DataLoader and Coaching Loop
Let’s now overfit a small dataset. To make it comparable inAndrej’s video on Pytorch NanoGPT, let’s use the toy dataset that he shared in his video. We use the GPT2′ tokenizer from tiktoken library to tokenize all of the texts from the enter file, and convert the tokens into jax.numpy.array for Jax’s mannequin coaching.
class DataLoader:def __init__(self, B, T):self.current_position = 0self.B = Bself.T = T
with open(“enter.txt”,”r”) as f:textual content = f.learn()enc = tiktoken.get_encoding(“gpt2″)self.tokens = jnp.array(enc.encode(textual content))print(f”loaded {len(self.tokens)} tokens within the datasets” )print(f” 1 epoch = {len(self.tokens)//(B*T)} batches”)
def next_batch(self):B,T = self.B, self.Tbuf = self.tokens[self.current_position:self.current_position+B*T+1]x,y = jnp.reshape(buf[:-1],(B,T)), jnp.reshape(buf[1:],(B,T))self.current_position += B*Tif self.current_position + B*T+1 > len(self.tokens):self.current_position = 0return x,y
Subsequent, let’s neglect distributed coaching and optimization first, and simply create a naive coaching loop for a sanity examine. The very first thing after intialize the mannequin is to create a TrainState, a mannequin state the place we will replace the parameters and gradients. The TrainState takes three essential inputs: apply_fn (mannequin ahead operate), params (mannequin parameters from the init technique), and tx (an Optax gradient transformation).
Then we use the train_step operate to replace the mannequin state (gradients and parameters) to proceed the mannequin coaching. Optax present the softmax cross entropy because the loss operate for the subsequent token prediction process, and jax.value_and_grad calculates the gradients and the loss worth for the loss operate. Lastly, we replace the mannequin’s state with the brand new parameters utilizing the apply_gradients API. [ref] Don’t neglect to jit the train_step operate to cut back the computation overhead!

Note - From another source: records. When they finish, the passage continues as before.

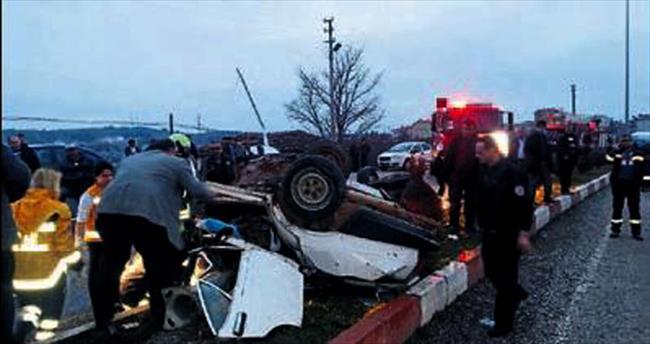 Denizli'de feci kaza: 2 ölü 5 yaralı
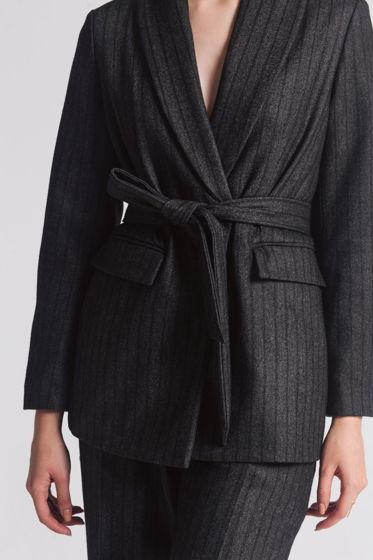 Шерстяной пиджак с шалевым воротником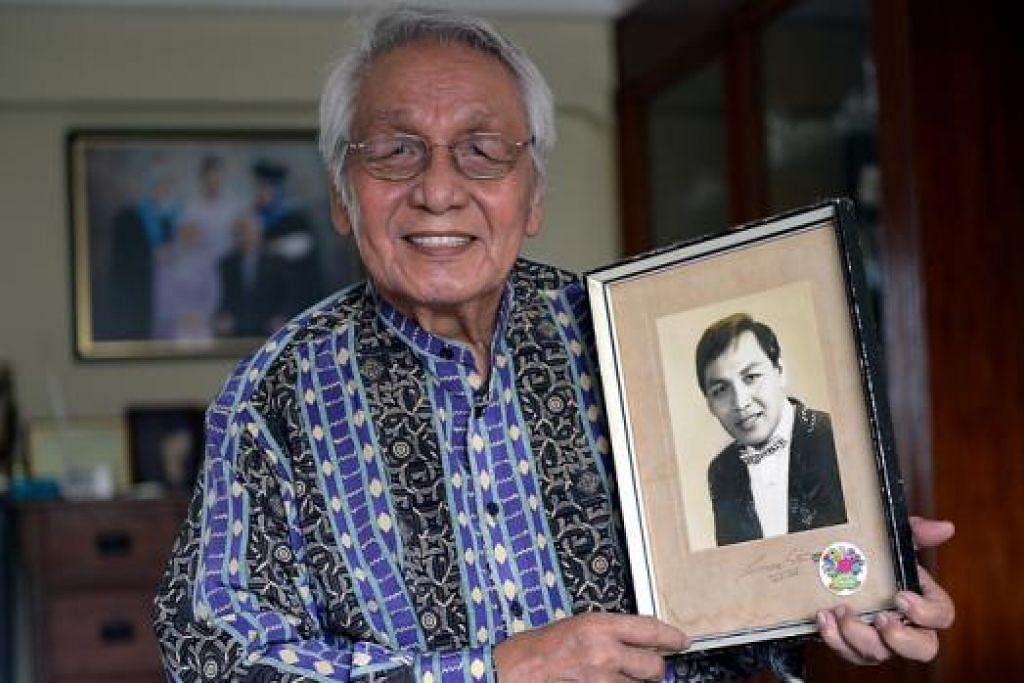 BERMULA SEBAGAI PENARI: M. Wari, kini berusia 70-an tahun, dengan gambarnya semasa masih muda dan menjadi pelakon pentas, televisyen dan filem.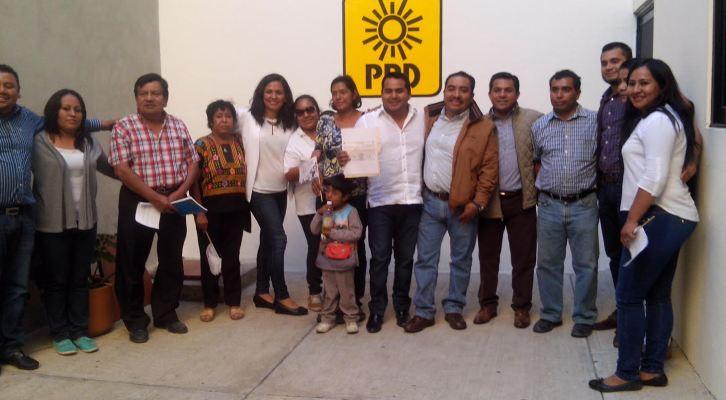 Iván Hernández Martínez se registra como precandidato del PRD a la presidencia municipal de Xoxocotlán (14:10 h)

def init_train_state(key, config) -> TrainState:mannequin = GPT(config)params = mannequin.init(key)optimizer = optax.adamw(3e-4, b1=0.9, b2=0.98, eps=1e-9, weight_decay=1e-1)train_state = TrainState.create(apply_fn=mannequin.apply,params=params,tx=optimizer)return train_state
@jax.jitdef train_step(state: TrainState, x: jnp.ndarray, y: jnp.ndarray) -> Tuple[jnp.ndarray, TrainState]:
def loss_fn(params: FrozenDict) -> jnp.ndarray:
logits = state.apply_fn(params, x, False)loss = optax.softmax_cross_entropy_with_integer_labels(logits, y).imply()return loss
loss, grads = jax.value_and_grad(loss_fn, has_aux=False)(state.params)new_state = state.apply_gradients(grads=grads)return loss, new_state
Now every part is prepared for the poorman’s coaching loop.. Let’s examine the loss worth. The mannequin’s prediction must be higher than the random guess, so the loss must be decrease than -ln(1/50257)≈10.825. What we anticipate from the overfitting a single batch is that: to start with the loss is near 10.825, then it goes down to shut to 0. Let’s take a batch of (x, y) and run the coaching loop for 50 occasions. I additionally add related log to calculate the coaching velocity.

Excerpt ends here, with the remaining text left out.